Project Summary
Status epilepticus (SE) is a neurologic emergency associated with high risk of neurologic decline and
readmission. Mortality, length of stay, and cost all increase when patients in SE progress to refractory status
epilepticus (RSE). SE is clinically heterogenous and broadly defined, which is a barrier to conducting
randomized trials and contributes to pervasive diagnostic delays and treatment variability. Further, rare
subtypes of SE, such as New-onset refractory status epilepticus (NORSE) remain poorly understood. Case
definitions that are extractible from the electronic health record (EHR) are necessary for a population-level
approach to surveillance of SE, including NORSE, aimed at identifying high risk groups and associated
conditions and exposures, supporting early diagnosis, determining incidence, establishing natural history and
targeting of therapies. EHR and administrative case definitions for SE do not exist, and current methods of
identifying patients with SE using only structured EHR data are prone to bias. In general, prediction models
using only structured data often have limited utility.

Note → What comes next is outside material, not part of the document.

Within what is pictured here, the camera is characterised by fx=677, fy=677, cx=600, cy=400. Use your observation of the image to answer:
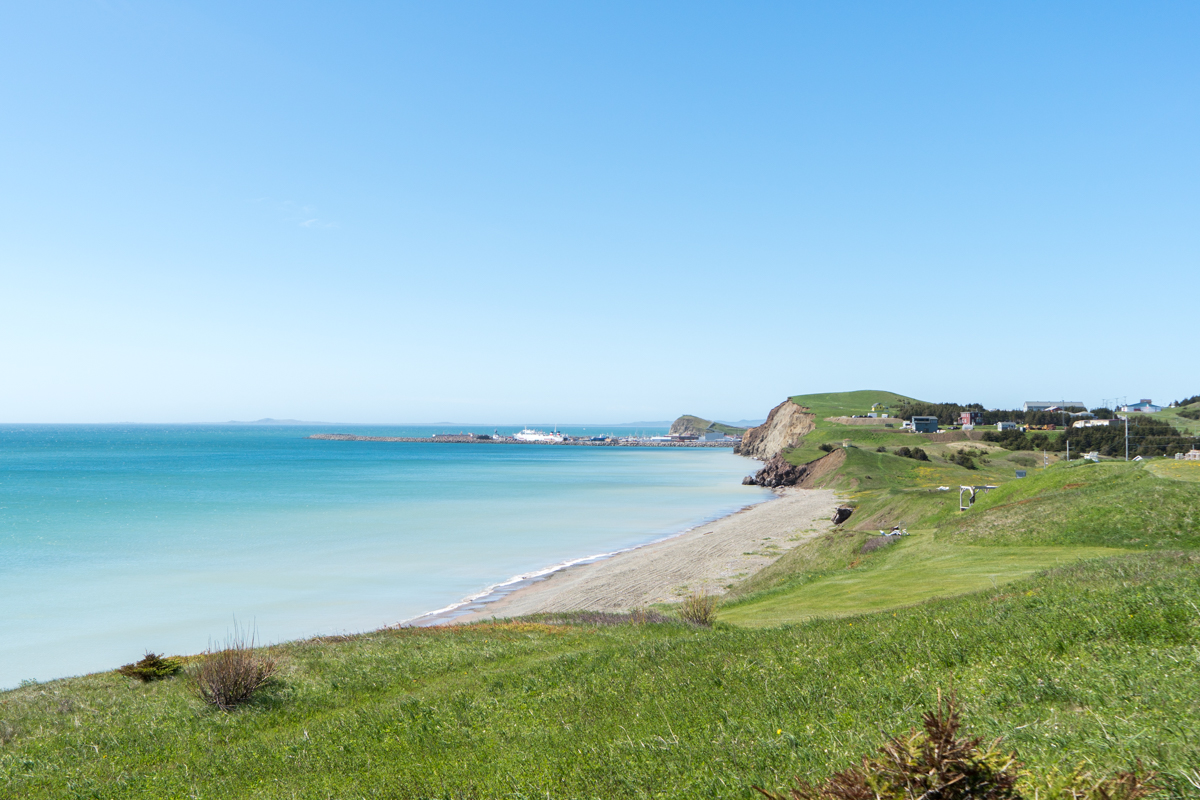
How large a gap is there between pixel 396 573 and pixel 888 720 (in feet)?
131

To our knowledge, our proposed project is the first attempt at large-scale multidimensional phenotyping for SE
using unstructured data. We hypothesize that generating consensus around the spectrum of clinical
phenotypes of SE and using Natural Language Processing (NLP), to identify and classify SE is an essential
first step for the creation of SE registries and comparative effectiveness and pragmatic trials of RSE
prevention. In Aim 1, we will apply an innovative sequential mixed methods approach, using (a) a modified
Delphi method to establish consensus around labels to identify relevant information elements (“ground truth”)
and (b) a discrete choice experiment (DCE) to rank identify time-evolving attributes of SE. This will allow us to
study whether attributes are weighted differently during a SE admission, and whether risk trajectories toward
developing RSE are identifiable. In Aim 2, we will leverage unstructured EHR data from two large academic
centers and apply NLP to develop a standardized data extraction model of symptom dimensions, clinical
features, and complex concepts of SE from EHRs. Such a model could then categorize SE by clinical
outcomes, specifically RSE. Such a tool lays an essential foundation for future comparative effectiveness and
pragmatic trials of potentially modifiable preventive factors of RSE, leading to the development of clinical
decision support tools, quality metrics, and performance measures for SE and RSE management.